Remember when WannaCry first hit the headlines in 2017? The crypto ransomware attack capitalised on a Microsoft Windows vulnerability, spreading through networks, and holding files ransom with a Bitcoin demand.
Despite Microsoft releasing a patch almost two months prior, many businesses failed to update their operating systems and were left exposed to the attack.
WannaCry caused significant damage, with estimates placing the number of affected systems at more than 200,000 computers across 150 countries. Economically, total damages assessments range from hundreds of millions to billions of dollars, with high profile victims including the NHS, Spain’s Telefonica, FedEx, Boeing, and Renault.
Last year ESET confirmed that years on from the original high-profile attack, WannaCryptor still dominates ransomware rankings, accounting for 40.5% of detections.
What’s more, according to Shodan, as of April 2020 there were still close to one million machines unpatched for the vulnerability.
Why is patching so hard?
Regular software and application patching are fundamental elements of good cyber security practice, yet the above makes clear that many businesses aren’t keeping up with fixes for even the most well-known (and well exploited) vulnerabilities.
Hilary Walton, CISO at Kordia Group, says patching is very much a business as usual activity going on behind the scenes.
“It goes largely unnoticed in most organisations and therefore, executives find it difficult to appreciate the work required to stay on top of it. That makes is challenging to understand the value patching provides,” she says.
Patching isn’t always straightforward, meaning developers and security professionals often find the cadence of regular patching disruptive. For complex systems or web apps, detected issues can require re-engineering prior to an upgrade. This can have a flow-on effect to other systems and apps dependent on or integrated with the patched application.
Sam Pickles, CTO of RedShield, notes that these inter-dependencies typically hold people back from patching.
“Upgrading one component of a system breaks others. Even though the action might be necessary, it can be resource intensive, time consuming and disruptive to other priorities,” he says.
In other cases, the sheer volume of fixes required, and the time and resources needed to complete them is just not feasible.
“In July 2020, we saw at least half a dozen crucial enterprise systems known to have critical, remotely-exploitable vulnerabilities. Oracle disclosed 284 flaws while highly exploitable vulnerabilities in SAP NetWeaver and Microsoft Windows DNS created a major headache for enterprise developer and security teams,” Pickles points out.
Failing to act
The sheer volume of fixes makes is obvious why some businesses are overwhelmed.
But, as indicated by ESET and Shodan’s analysis, failure to act or failure to act fast enough, is precisely what happens in businesses across New Zealand and the world.
The result of such shortcomings is seen practically daily, with companies’ systems crippled because of embarrassing compromises of critical systems.
“It is embarrassing, particularly when known and patched flaws cause the interruption,” says Walton.
“Reputational damage combines with actual financial loss. Investors, customers and business partners don’t like seeing partner organisations compromised by preventable cyberattacks.”
Then there’s the increasingly strong arm of the law around cyber security and data protection. In addition to the familiar provisions of the European General Data Protection Regulation and Australia’s Notifiable Breaches Act, New Zealand has recently beefed up its Privacy Act.
“While the fines organisations can be hit with under the Privacy Act aren’t substantially damaging, those doing business in Australia or Europe can face penalties the realm of hundreds of millions,” Walton explains.
Take control back
Failing to act might mean getting away without patching, but the question is always ‘for how long?’ Sooner or later poor patching regimes will show and result in destruction of reputation and stakeholder value.
Properly patching systems is more than an insurance policy. Postponing, delaying, or ignoring patching has consequences. Just like rotting house pilings or rusting support beams supporting don’t get better by themselves, failure to act has one long term outcome.
However, this isn’t news to the technical staff, says Pickles.
“IT people know, understand and appreciate the challenge. They work with it every day. The issue is that the investment required, is harder to justify because the value is hidden.”

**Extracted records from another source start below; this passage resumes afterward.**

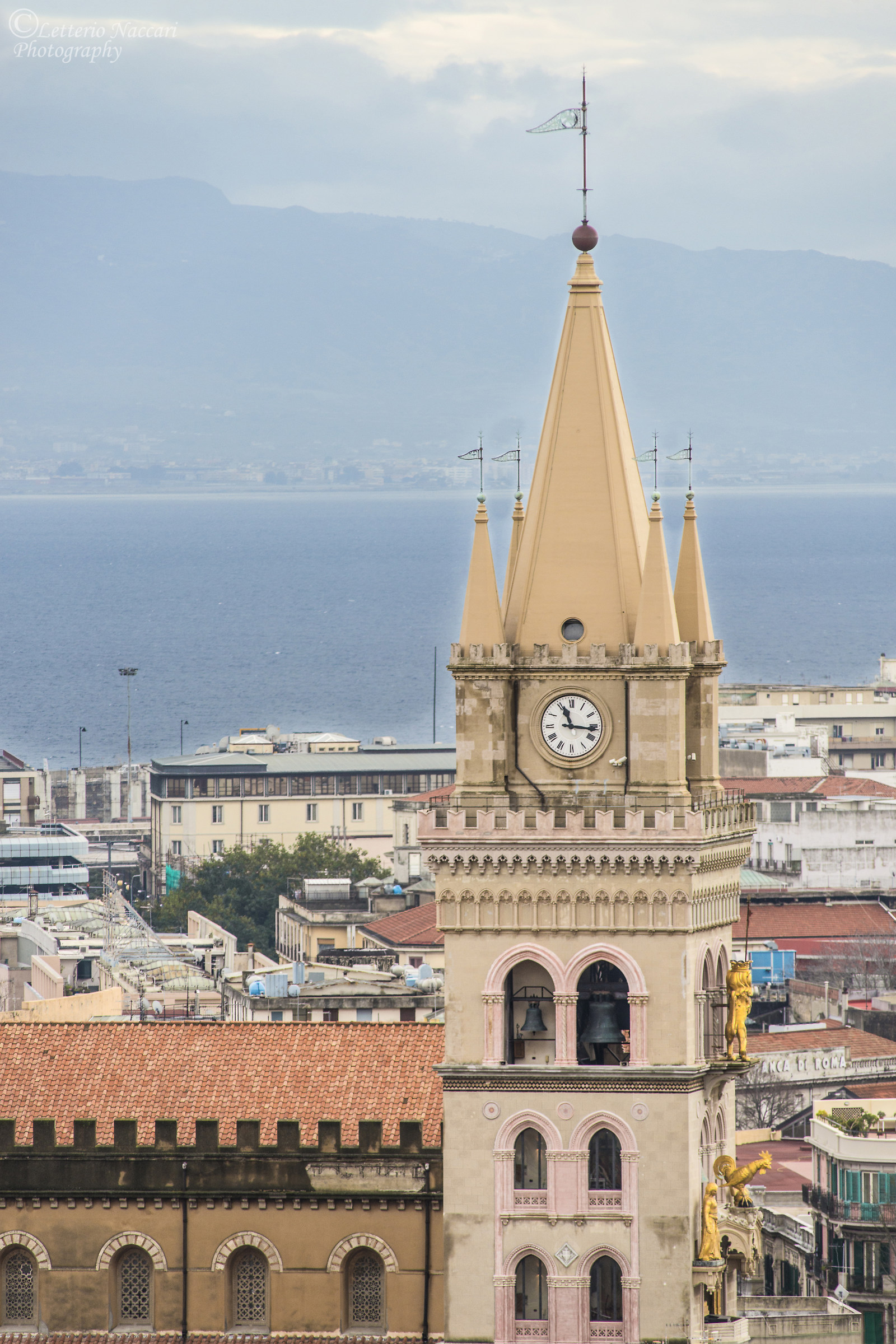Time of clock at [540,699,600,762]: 11:16
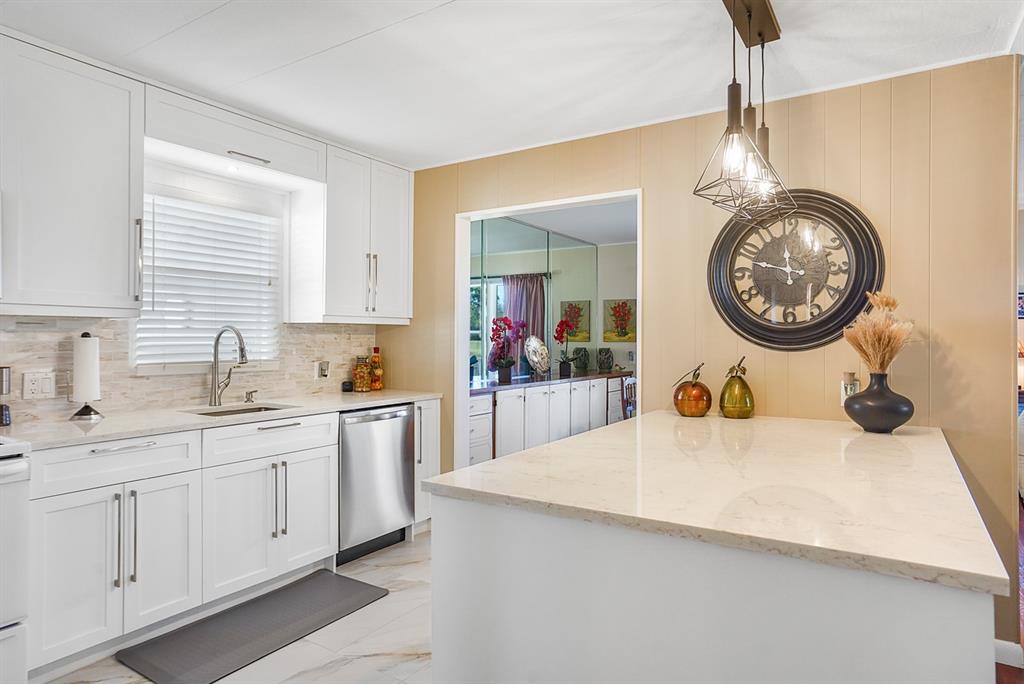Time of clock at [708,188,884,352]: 11:48
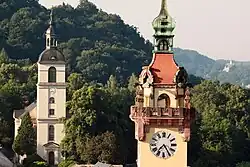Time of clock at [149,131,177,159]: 7:24
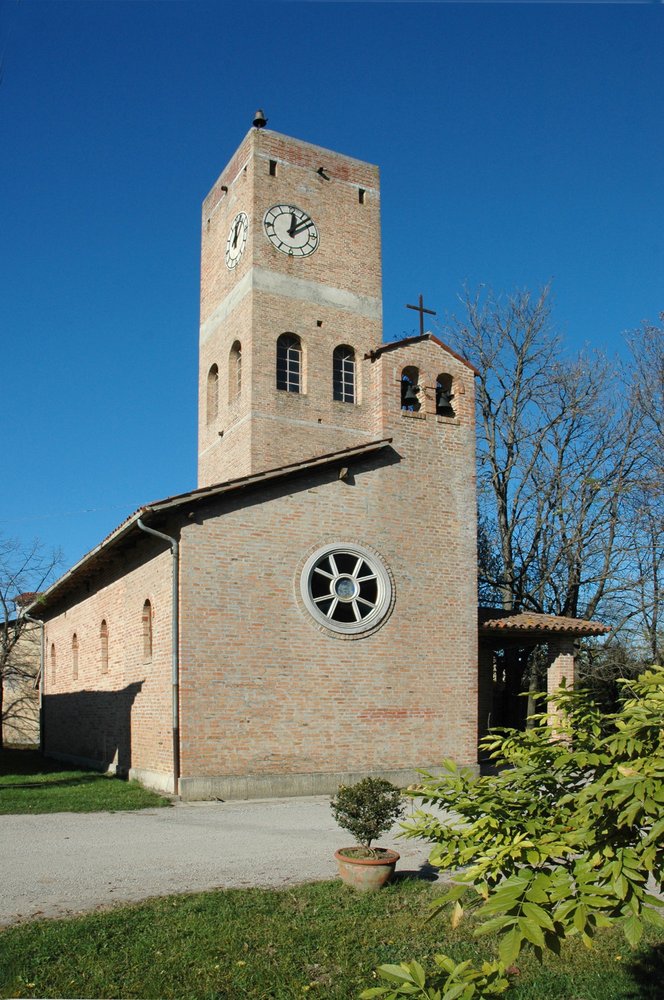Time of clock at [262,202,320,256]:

In fact, the value is all but completely invisible if patching is efficient. If it’s done right, you don’t notice anything, because you’re not getting compromised by known vulnerabilities, he notes.
That’s what makes Board-level justification for rigorous, comprehensive patching difficult.
Walton says Boards have to appreciate security is invaluable and it should well resourced.
“It starts with giving application development teams time and resources to incorporate security at the start, and then maintain it without fail, even it doesn’t add features or deliver additional revenue streams. Where there is a question of release date over security, security must win every time.”
Recognising that for some businesses there will be times when swift patching just isn’t feasible, Walton points to products like RedShield as a good mitigation.
“RedShield provides a shield for your web applications against known vulnerabilities, which is helpful if you need to buy some time to get your systems up to date.”
On patching, she says an essential monthly metric for executives should be the percentage of systems unpatched.
“That percentage must be really small. Keep a close eye on trends; when it’s out of range, remove any barriers or impediments to good patching, because failure to do so can be disastrous,” Walton concludes.